#### Work to complete:
Lines before the one containing "From the choices" are left out; copy that line and every later line through the end of the data exactly.

#### Supplied information:
>> BEGIN

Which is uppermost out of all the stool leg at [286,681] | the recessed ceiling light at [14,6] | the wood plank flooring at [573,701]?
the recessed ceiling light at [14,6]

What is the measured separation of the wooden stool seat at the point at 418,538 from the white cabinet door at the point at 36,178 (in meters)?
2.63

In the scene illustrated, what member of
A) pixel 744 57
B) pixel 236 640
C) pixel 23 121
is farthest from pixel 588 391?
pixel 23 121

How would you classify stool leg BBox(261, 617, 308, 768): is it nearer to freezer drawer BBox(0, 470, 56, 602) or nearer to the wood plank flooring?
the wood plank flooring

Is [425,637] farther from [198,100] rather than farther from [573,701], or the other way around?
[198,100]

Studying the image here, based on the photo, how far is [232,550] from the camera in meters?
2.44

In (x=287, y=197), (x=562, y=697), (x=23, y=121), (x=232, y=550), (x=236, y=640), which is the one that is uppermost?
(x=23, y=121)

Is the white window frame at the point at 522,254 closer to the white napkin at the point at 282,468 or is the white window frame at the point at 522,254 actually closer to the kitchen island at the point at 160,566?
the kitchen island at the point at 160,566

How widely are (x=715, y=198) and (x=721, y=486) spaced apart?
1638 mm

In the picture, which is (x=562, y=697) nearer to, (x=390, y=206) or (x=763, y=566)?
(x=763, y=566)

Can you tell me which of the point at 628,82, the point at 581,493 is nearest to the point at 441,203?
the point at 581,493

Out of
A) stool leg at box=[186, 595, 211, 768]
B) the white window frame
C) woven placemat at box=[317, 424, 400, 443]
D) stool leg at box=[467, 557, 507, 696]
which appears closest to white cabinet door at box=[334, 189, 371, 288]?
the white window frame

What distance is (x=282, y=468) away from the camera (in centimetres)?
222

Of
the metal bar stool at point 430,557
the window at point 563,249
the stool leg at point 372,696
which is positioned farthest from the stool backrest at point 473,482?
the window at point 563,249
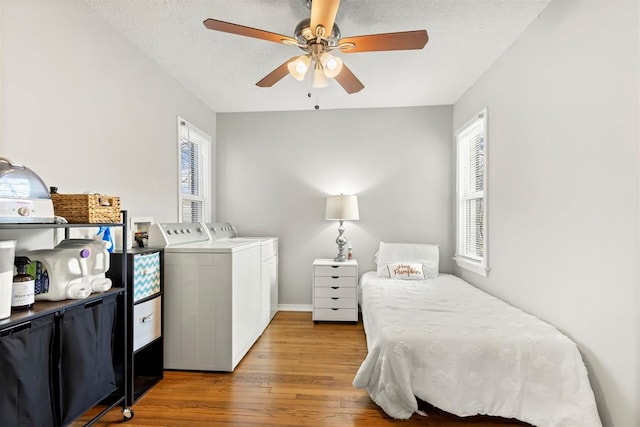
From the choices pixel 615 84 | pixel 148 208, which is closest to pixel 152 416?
pixel 148 208

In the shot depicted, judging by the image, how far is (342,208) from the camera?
3639mm

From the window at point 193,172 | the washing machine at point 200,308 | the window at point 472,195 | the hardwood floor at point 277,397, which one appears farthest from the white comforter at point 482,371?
the window at point 193,172

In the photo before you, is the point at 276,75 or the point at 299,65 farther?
the point at 276,75

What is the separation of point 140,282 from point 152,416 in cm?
78

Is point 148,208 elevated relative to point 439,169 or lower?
lower

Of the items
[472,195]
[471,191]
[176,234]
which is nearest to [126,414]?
[176,234]

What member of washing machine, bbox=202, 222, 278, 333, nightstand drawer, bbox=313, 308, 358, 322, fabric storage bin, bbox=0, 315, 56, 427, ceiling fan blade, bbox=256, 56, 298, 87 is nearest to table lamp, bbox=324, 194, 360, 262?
nightstand drawer, bbox=313, 308, 358, 322

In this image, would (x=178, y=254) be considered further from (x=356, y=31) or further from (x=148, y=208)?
(x=356, y=31)

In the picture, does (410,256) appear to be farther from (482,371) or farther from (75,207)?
Result: (75,207)

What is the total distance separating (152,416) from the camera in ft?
6.26

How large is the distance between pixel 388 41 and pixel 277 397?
2.28 m

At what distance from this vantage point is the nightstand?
11.6 feet

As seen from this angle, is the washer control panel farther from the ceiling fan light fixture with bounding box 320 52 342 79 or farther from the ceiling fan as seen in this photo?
the ceiling fan light fixture with bounding box 320 52 342 79

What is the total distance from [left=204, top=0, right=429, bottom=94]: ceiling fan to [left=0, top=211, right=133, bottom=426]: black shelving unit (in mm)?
1302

>> END

#### Response:
From the choices pixel 615 84 | pixel 148 208, which is closest to pixel 152 416?
pixel 148 208

In the shot depicted, judging by the image, how far is (342,208) from the camera?
3639mm

From the window at point 193,172 | the washing machine at point 200,308 | the window at point 472,195 | the hardwood floor at point 277,397, which one appears farthest from the white comforter at point 482,371?
the window at point 193,172

In the photo before you, is the point at 276,75 or the point at 299,65 farther?
the point at 276,75

What is the separation of point 140,282 from point 152,416 in cm?
78

Is point 148,208 elevated relative to point 439,169 or lower?
lower

Of the items
[472,195]
[471,191]
[176,234]
which is nearest to [126,414]?
[176,234]

What member of washing machine, bbox=202, 222, 278, 333, nightstand drawer, bbox=313, 308, 358, 322, fabric storage bin, bbox=0, 315, 56, 427, ceiling fan blade, bbox=256, 56, 298, 87 is nearest to table lamp, bbox=324, 194, 360, 262?
nightstand drawer, bbox=313, 308, 358, 322

In this image, would (x=178, y=254) be considered further from (x=356, y=31) or further from (x=148, y=208)?
(x=356, y=31)

In the picture, does (410,256) appear to be farther from (482,371) or farther from (75,207)?
Result: (75,207)

What is the total distance separating (152,416) from the camera in ft?
6.26

How large is the distance between pixel 388 41 and pixel 277 397?
2.28 m

At what distance from this vantage point is the nightstand?
11.6 feet

As seen from this angle, is the washer control panel farther from the ceiling fan light fixture with bounding box 320 52 342 79 or farther from the ceiling fan as seen in this photo?
the ceiling fan light fixture with bounding box 320 52 342 79

What is the total distance from [left=204, top=0, right=429, bottom=94]: ceiling fan to [left=0, top=211, right=133, bottom=426]: black shelving unit (in mm)?
1302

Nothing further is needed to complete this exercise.